The question pissed him off, but he checked his temper. "Not far enough to jeopardize a case, if that's what you're thinking. I try to keep Ellisea's name out of the paper when she gets in scrapes. When the senator's out of town, I sometimes tail her to make sure she's safe. That's as far as it goes."

He sounded so sincere. But Ted Bundy must have seemed like a nice guy to the girls he picked up--until he killed them.

"Is Ellisea capable of killing a baby if she thought it might jeopardize her husband's career?"

He finished his drink. "Yes, she's capable of that. But she didn't do it. The senator isn't the father. The DNA tests came back. None of those men are the father."

29

DOREEN WASN'T AT THE CENTER AND SHE WASN'T AT HER HOME. But Starla was there, and I accepted the cup of hot tea she offered as I sat shivering in the failing light of the courtyard. I had time to kill until I could find Doreen and wring her neck.

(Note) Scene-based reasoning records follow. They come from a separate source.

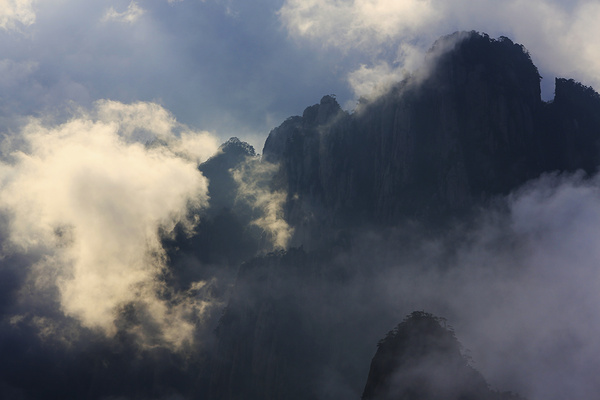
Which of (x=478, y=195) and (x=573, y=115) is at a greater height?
(x=573, y=115)

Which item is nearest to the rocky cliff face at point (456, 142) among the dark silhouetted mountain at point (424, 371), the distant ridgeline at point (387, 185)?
the distant ridgeline at point (387, 185)

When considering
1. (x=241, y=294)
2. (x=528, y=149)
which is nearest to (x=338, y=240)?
(x=241, y=294)

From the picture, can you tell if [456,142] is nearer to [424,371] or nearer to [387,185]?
[387,185]

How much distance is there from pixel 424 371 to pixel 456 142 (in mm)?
88695

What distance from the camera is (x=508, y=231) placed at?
150 metres

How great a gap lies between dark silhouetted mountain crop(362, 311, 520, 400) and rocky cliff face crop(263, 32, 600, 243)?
65.6 meters

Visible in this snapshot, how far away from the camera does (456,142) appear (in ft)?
538

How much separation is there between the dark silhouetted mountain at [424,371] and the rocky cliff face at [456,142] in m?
65.6

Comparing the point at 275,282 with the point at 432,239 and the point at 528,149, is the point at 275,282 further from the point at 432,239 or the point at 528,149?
the point at 528,149

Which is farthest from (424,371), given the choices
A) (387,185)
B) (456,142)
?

"I've gone over and over this whole thing," Starla said. "I just can't make sense of any of it."

She didn't know the half of it. "I wish I could say that I had some solid leads." With paternity ruled out as a motive, I didn't even have a suspect.

"If Doreen had wanted to kill Rebekah, she could have skipped some of her medication, or simply suffocated her. Why would she put medicine in a bottle that would show up in a blood test? They do tests in every autopsy now. Everyone knows that."

I put down my cup of tea. Starla had hit on something important. "Whoever killed Rebekah knew the murder would be detected," I said.

"The one thing that's bothered me the most is how Doreen could sleep through someone getting into her apartment and drugging her baby," Starla said.

"Not if someone had drugged her, too." Damn! I was a day late and a dollar short. I should have thought of this in the beginning. Doreen's blood had never been tested and now it was too late. If there were any barbiturates in her system from the night Rebekah was murdered, they were long gone.

Starla's eyes widened. "Now that makes sense." She leaned forward and lowered her voice. "If I were you, I'd be looking for someone who meant to hurt Doreen. I don't think someone killed Rebekah to get her out of the way, I think they meant to make Doreen suffer."